What are the most hardcore optimisations you've seen?

I'm not talking about algorithmic stuff (eg use quicksort instead of bubblesort), and I'm not talking about simple things like loop unrolling.
I'm talking about the hardcore stuff. Like Tiny Teensy ELF, The Story of Mel; practically everything in the demoscene, and so on.
I once wrote a brute force RC5 key search that processed two keys at a time, the first key used the integer pipeline, the second key used the SSE pipelines and the two were interleaved at the instruction level. This was then coupled with a supervisor program that ran an instance of the code on each core in the system. In total, the code ran about 25 times faster than a naive C version.
In one (here unnamed) video game engine I worked with, they had rewritten the model-export tool (the thing that turns a Maya mesh into something the game loads) so that instead of just emitting data, it would actually emit the exact stream of microinstructions that would be necessary to render that particular model. It used a genetic algorithm to find the one that would run in the minimum number of cycles. That is to say, the data format for a given model was actually a perfectly-optimized subroutine for rendering just that model. So, drawing a mesh to the screen meant loading it into memory and branching into it.
(This wasn't for a PC, but for a console that had a vector unit separate and parallel to the CPU.)
In the early days of DOS when we used floppy discs for all data transport there were viruses as well. One common way for viruses to infect different computers was to copy a virus bootloader into the bootsector of an inserted floppydisc. When the user inserted the floppydisc into another computer and rebooted without remembering to remove the floppy, the virus was run and infected the harddrive bootsector, thus permanently infecting the host PC. A particulary annoying virus I was infected by was called "Form", to battle this I wrote a custom floppy bootsector that had the following features:
Validate the bootsector of the host harddrive and make sure it was not infected.

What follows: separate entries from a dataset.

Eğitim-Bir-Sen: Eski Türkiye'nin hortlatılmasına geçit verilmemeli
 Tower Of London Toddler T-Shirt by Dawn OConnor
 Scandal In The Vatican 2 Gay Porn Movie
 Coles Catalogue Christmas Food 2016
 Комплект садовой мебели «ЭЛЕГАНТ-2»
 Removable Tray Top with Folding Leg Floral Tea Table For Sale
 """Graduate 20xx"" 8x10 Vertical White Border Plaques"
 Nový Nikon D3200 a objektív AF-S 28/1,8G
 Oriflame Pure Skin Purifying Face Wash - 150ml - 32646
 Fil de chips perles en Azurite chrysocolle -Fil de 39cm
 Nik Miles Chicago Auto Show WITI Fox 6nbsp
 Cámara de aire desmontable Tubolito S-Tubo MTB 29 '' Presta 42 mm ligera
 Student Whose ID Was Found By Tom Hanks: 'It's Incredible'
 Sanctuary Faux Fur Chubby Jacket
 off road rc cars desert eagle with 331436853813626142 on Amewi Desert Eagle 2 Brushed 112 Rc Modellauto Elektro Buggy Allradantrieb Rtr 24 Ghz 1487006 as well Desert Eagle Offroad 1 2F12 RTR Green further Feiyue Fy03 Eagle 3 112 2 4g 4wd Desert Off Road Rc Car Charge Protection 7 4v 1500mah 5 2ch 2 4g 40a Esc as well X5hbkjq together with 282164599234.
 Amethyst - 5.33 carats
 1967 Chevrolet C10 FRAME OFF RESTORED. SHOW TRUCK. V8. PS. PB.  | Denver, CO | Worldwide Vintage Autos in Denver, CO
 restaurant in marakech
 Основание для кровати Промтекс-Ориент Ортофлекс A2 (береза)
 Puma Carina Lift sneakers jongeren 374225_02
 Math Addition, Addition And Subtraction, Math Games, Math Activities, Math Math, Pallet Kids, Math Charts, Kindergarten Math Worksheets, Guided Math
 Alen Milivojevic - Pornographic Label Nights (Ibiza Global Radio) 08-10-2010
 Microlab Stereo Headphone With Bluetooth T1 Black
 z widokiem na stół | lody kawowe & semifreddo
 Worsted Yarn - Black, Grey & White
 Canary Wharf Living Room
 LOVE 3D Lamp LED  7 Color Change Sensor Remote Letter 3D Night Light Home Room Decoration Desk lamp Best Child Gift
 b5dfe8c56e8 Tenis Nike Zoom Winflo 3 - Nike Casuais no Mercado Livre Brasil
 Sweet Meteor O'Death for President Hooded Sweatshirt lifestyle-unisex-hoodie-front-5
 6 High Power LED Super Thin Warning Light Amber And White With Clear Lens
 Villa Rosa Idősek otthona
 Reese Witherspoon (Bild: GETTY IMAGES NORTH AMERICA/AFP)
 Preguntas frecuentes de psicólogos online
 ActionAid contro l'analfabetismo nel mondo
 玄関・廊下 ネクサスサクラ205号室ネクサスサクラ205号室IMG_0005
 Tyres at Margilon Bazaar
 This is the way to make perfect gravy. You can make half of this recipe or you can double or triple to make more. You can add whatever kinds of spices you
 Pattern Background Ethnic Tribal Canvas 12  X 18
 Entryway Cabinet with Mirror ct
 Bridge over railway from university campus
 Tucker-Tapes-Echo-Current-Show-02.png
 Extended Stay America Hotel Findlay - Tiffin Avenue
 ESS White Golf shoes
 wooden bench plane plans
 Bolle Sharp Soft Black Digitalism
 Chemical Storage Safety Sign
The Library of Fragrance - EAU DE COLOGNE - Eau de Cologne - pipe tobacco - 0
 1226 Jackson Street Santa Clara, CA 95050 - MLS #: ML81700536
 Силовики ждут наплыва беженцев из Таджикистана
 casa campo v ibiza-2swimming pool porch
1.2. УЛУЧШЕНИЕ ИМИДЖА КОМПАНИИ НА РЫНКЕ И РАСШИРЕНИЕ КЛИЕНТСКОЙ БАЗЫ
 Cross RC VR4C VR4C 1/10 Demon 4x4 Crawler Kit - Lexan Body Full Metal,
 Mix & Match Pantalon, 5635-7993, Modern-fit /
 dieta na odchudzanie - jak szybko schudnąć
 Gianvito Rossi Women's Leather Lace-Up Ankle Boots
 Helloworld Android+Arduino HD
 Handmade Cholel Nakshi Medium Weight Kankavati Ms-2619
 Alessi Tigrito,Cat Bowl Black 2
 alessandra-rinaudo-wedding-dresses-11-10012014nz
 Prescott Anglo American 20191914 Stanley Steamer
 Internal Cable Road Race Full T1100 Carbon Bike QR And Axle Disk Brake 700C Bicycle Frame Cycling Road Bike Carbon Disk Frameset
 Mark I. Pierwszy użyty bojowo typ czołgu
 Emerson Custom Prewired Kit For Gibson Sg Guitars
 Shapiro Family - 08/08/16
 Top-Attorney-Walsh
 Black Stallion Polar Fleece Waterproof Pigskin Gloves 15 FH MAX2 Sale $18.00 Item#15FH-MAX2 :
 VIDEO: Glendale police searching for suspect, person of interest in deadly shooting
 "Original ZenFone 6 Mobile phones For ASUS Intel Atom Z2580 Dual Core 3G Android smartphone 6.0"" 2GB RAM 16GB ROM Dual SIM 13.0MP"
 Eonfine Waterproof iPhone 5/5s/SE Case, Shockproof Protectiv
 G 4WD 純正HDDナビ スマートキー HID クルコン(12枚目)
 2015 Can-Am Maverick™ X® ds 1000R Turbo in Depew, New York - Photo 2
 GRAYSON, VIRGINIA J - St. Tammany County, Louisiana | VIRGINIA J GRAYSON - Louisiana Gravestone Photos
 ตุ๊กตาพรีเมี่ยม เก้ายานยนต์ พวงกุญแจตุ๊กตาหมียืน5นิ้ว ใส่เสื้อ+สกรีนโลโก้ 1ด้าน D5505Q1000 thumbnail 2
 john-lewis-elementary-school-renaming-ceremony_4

Validate the floppy bootsector and
make sure that it was not infected.
Code to remove the virus from the
harddrive if it was infected.
Code to duplicate the antivirus
bootsector to another floppy if a
special key was pressed.
Code to boot the harddrive if all was
well, and no infections was found.
This was done in the program space of a bootsector, about 440 bytes :)
The biggest problem for my mates was the very cryptic messages displayed because I needed all the space for code. It was like "FFVD RM?", which meant "FindForm Virus Detected, Remove?"
I was quite happy with that piece of code. The optimization was program size, not speed. Two quite different optimizations in assembly.
My favorite is the floating point inverse square root via integer operations. This is a cool little hack on how floating point values are stored and can execute faster (even doing a 1/result is faster than the stock-standard square root function) or produce more accurate results than the standard methods.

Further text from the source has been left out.